> [Data for this task]:
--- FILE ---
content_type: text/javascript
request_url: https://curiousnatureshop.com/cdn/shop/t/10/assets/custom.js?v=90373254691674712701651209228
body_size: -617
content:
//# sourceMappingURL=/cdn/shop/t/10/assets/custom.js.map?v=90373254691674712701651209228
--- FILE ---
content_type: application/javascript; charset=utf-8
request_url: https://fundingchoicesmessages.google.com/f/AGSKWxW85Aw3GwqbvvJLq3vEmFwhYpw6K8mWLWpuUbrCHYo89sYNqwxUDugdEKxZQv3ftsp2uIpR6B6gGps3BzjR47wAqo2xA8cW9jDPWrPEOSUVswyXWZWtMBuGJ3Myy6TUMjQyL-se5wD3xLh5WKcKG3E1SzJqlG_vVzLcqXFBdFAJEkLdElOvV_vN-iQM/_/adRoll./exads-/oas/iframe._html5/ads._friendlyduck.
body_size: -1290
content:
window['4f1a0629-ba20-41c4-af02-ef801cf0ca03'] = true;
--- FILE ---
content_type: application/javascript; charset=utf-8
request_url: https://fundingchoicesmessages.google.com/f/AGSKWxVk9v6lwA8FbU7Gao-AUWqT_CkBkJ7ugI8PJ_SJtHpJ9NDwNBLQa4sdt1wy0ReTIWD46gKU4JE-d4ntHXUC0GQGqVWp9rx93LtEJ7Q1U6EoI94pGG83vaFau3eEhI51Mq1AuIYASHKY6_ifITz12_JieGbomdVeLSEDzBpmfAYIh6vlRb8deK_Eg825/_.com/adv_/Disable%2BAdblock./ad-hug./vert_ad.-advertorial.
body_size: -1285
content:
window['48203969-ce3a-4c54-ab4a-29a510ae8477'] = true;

> [Work to complete]:
All entries must be duplicated exactly, with none left out.

> [Solution below]:
--- FILE ---
content_type: text/javascript
request_url: https://curiousnatureshop.com/cdn/shop/t/10/assets/custom.js?v=90373254691674712701651209228
body_size: -617
content:
//# sourceMappingURL=/cdn/shop/t/10/assets/custom.js.map?v=90373254691674712701651209228
--- FILE ---
content_type: application/javascript; charset=utf-8
request_url: https://fundingchoicesmessages.google.com/f/AGSKWxW85Aw3GwqbvvJLq3vEmFwhYpw6K8mWLWpuUbrCHYo89sYNqwxUDugdEKxZQv3ftsp2uIpR6B6gGps3BzjR47wAqo2xA8cW9jDPWrPEOSUVswyXWZWtMBuGJ3Myy6TUMjQyL-se5wD3xLh5WKcKG3E1SzJqlG_vVzLcqXFBdFAJEkLdElOvV_vN-iQM/_/adRoll./exads-/oas/iframe._html5/ads._friendlyduck.
body_size: -1290
content:
window['4f1a0629-ba20-41c4-af02-ef801cf0ca03'] = true;
--- FILE ---
content_type: application/javascript; charset=utf-8
request_url: https://fundingchoicesmessages.google.com/f/AGSKWxVk9v6lwA8FbU7Gao-AUWqT_CkBkJ7ugI8PJ_SJtHpJ9NDwNBLQa4sdt1wy0ReTIWD46gKU4JE-d4ntHXUC0GQGqVWp9rx93LtEJ7Q1U6EoI94pGG83vaFau3eEhI51Mq1AuIYASHKY6_ifITz12_JieGbomdVeLSEDzBpmfAYIh6vlRb8deK_Eg825/_.com/adv_/Disable%2BAdblock./ad-hug./vert_ad.-advertorial.
body_size: -1285
content:
window['48203969-ce3a-4c54-ab4a-29a510ae8477'] = true;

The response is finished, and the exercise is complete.